Während des Ersten Weltkriegs setzte die deutsche Armee 1918 in Armentières Senfgas ein, was zur Evakuierung britischer Truppen führte. Die Gemeinde erhielt später das Kriegskreuz als Anerkennung für ihre Leiden während des Konflikts.
Der 1861 errichtete Hauptbahnhof verbindet wichtige nordfranzösische Städte durch Strecken nach Lille, Dünkirchen und Hazebrouck.
Der Wochenmarkt findet jeden Freitag in der Stadt statt und bietet lokale Produkte an.
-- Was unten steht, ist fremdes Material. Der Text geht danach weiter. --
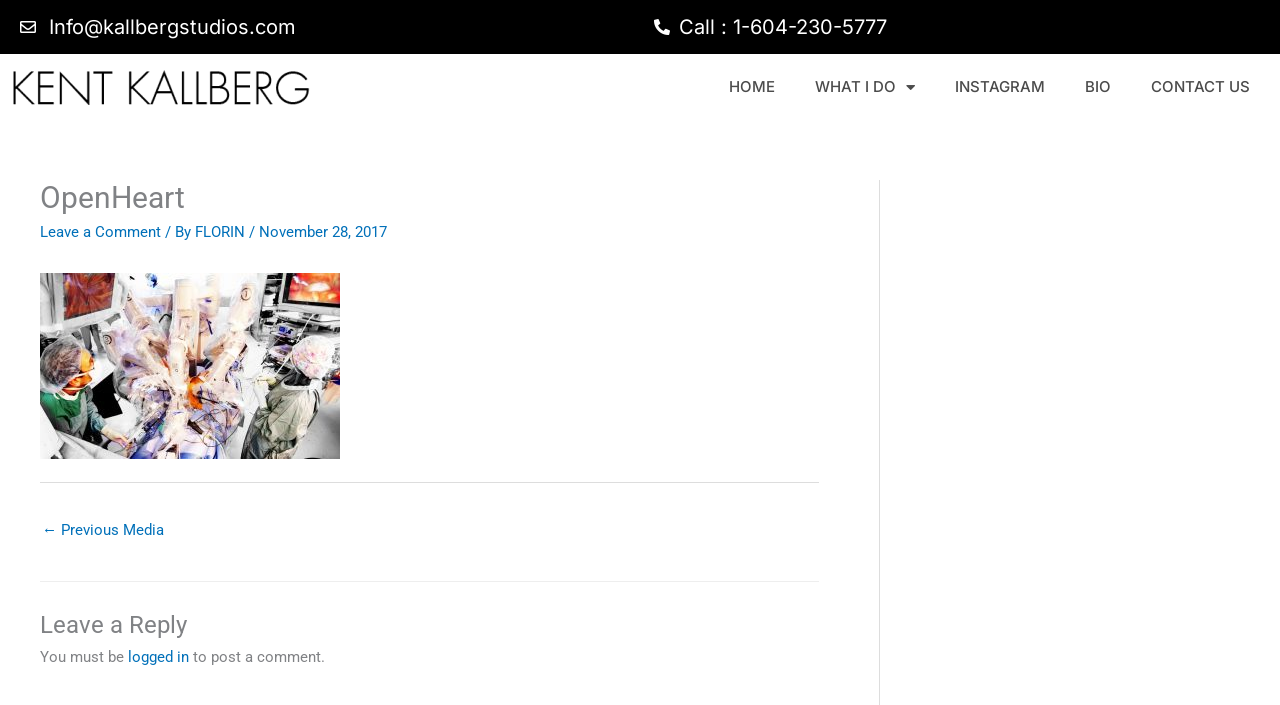

--- FILE ---
content_type: text/css
request_url: https://kallbergstudios.com/wp-content/themes/AstraChildThemebyAktar/style.css?ver=6.9
body_size: -73
content:
/*
Theme Name:   AstraChildThemebyAktar
Description:  Astra Child Theme by Aktar
Author:       Aktar
Author URL:   https://aktaruzzaman.com/
Template:     astra
Version:      1.0
License:      GNU General Public License v2 or later
License URI:  http://www.gnu.org/licenses/gpl-2.0.html
Text Domain:  AstraChildThemebyAktar
*/

/* Write here your own personal stylesheet */
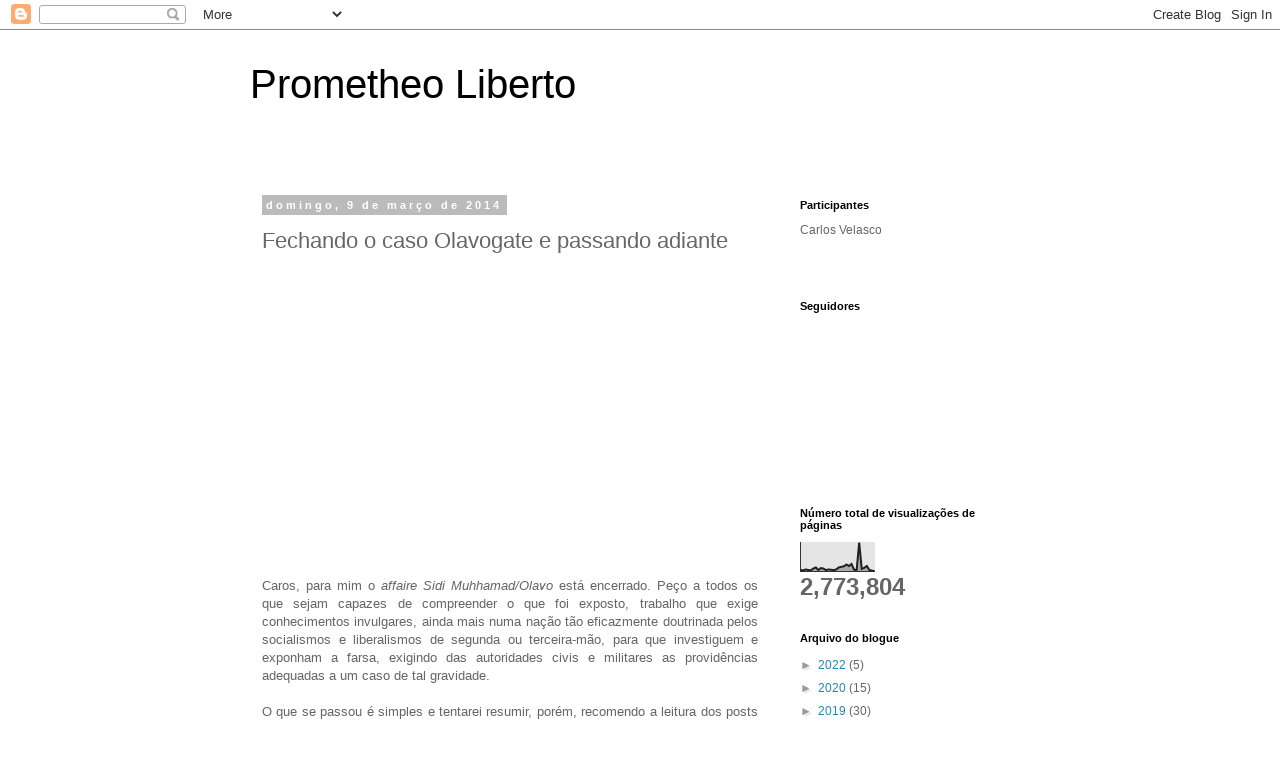

--- FILE ---
content_type: text/html; charset=UTF-8
request_url: https://libertoprometheo.blogspot.com/b/stats?style=BLACK_TRANSPARENT&timeRange=ALL_TIME&token=APq4FmDasVcnMgf5Fv2IAIKaqA8A-4SzBBojdfZHPqH3J-v2RzEJzTYrm4XtGU8ZNkaOJg3Buyf-Lw8Ry1XQBB4P6QItnFoB7w
body_size: -23
content:
{"total":2773804,"sparklineOptions":{"backgroundColor":{"fillOpacity":0.1,"fill":"#000000"},"series":[{"areaOpacity":0.3,"color":"#202020"}]},"sparklineData":[[0,5],[1,4],[2,7],[3,5],[4,4],[5,10],[6,14],[7,5],[8,12],[9,10],[10,5],[11,7],[12,6],[13,5],[14,7],[15,14],[16,16],[17,18],[18,24],[19,19],[20,26],[21,6],[22,5],[23,100],[24,9],[25,13],[26,19],[27,5],[28,3],[29,1]],"nextTickMs":1800000}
In den umliegenden Gemeinden gibt es zusätzliche Märkte wie dienstags in Bailleul und freitags in Haubourdin.
Der Glockenturm von Armentières wurde 2005 als Teil der UNESCO-Welterbestätte Belfriede von Belgien und Frankreich anerkannt. Dieses mittelalterliche Bauwerk gehört zu einer Gruppe von Glockentürmen, die die bürgerliche Macht und Unabhängigkeit in Nordeuropa symbolisierten.